§ **Problem requirements**
Only the lines below from the one containing "Mengenal Habitat Dan" to the one containing "Floral Elegance Acrylic Print" should be repeated, both included and unchanged.

==========

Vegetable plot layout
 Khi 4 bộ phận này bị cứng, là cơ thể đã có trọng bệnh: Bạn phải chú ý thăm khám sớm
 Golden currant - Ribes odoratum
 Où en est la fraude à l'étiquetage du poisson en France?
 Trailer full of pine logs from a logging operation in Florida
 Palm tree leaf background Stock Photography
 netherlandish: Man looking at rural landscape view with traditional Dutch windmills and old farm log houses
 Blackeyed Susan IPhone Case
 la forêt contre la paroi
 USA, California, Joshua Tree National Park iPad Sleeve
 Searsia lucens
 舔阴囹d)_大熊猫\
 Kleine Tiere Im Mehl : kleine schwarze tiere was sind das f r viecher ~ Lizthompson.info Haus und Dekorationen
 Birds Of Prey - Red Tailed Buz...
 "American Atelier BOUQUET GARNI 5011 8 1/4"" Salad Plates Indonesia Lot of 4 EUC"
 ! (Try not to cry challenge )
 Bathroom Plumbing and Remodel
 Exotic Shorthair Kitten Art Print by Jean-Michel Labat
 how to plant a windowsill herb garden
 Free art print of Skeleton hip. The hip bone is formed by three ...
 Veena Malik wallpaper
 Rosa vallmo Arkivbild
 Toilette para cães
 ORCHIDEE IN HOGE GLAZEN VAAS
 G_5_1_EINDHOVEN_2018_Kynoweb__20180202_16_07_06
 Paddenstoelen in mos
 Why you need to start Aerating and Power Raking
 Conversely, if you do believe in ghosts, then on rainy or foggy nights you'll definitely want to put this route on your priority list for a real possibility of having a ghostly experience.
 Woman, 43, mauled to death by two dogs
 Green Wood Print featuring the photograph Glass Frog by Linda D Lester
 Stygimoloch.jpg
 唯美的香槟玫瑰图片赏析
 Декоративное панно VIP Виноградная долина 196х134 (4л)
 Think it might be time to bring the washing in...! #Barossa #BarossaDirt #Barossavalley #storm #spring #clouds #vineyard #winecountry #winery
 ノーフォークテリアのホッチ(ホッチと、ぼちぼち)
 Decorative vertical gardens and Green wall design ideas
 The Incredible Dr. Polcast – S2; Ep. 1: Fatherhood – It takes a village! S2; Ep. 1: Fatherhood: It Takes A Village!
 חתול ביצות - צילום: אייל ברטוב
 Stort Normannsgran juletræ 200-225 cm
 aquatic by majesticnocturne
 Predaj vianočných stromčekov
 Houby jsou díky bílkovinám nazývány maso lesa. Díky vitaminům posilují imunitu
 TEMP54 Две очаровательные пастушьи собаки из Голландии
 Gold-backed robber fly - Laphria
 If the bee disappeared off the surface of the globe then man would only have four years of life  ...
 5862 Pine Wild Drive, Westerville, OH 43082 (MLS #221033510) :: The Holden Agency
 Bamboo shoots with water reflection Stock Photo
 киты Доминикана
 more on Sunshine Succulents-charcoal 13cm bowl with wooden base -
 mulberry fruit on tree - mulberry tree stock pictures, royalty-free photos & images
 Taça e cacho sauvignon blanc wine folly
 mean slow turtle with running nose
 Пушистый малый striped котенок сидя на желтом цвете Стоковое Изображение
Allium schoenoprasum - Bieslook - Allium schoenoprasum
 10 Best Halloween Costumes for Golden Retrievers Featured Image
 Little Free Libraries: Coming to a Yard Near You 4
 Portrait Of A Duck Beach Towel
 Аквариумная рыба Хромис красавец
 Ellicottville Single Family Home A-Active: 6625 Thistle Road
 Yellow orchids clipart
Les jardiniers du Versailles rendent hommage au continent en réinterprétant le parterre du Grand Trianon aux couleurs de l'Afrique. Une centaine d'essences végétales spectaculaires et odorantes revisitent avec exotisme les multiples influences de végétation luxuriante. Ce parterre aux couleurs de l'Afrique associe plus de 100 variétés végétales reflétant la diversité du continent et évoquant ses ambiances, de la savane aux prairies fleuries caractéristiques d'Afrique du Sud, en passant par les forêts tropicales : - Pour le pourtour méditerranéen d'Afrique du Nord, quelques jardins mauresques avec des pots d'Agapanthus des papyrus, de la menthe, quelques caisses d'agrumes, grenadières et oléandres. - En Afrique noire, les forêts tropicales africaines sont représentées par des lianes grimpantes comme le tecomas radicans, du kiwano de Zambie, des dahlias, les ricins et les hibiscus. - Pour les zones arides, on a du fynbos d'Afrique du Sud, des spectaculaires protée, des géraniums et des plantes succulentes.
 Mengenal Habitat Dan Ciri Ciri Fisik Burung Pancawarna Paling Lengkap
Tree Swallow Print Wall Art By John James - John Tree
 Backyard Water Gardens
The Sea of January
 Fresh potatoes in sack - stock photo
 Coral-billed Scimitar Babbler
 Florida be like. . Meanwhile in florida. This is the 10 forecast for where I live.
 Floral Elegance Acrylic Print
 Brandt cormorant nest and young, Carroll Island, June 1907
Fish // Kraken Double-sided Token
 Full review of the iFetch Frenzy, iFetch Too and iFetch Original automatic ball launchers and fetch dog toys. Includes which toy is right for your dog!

==========

§ **Answer to the exercise**
 Mengenal Habitat Dan Ciri Ciri Fisik Burung Pancawarna Paling Lengkap
Tree Swallow Print Wall Art By John James - John Tree
 Backyard Water Gardens
The Sea of January
 Fresh potatoes in sack - stock photo
 Coral-billed Scimitar Babbler
 Florida be like. . Meanwhile in florida. This is the 10 forecast for where I live.
 Floral Elegance Acrylic Print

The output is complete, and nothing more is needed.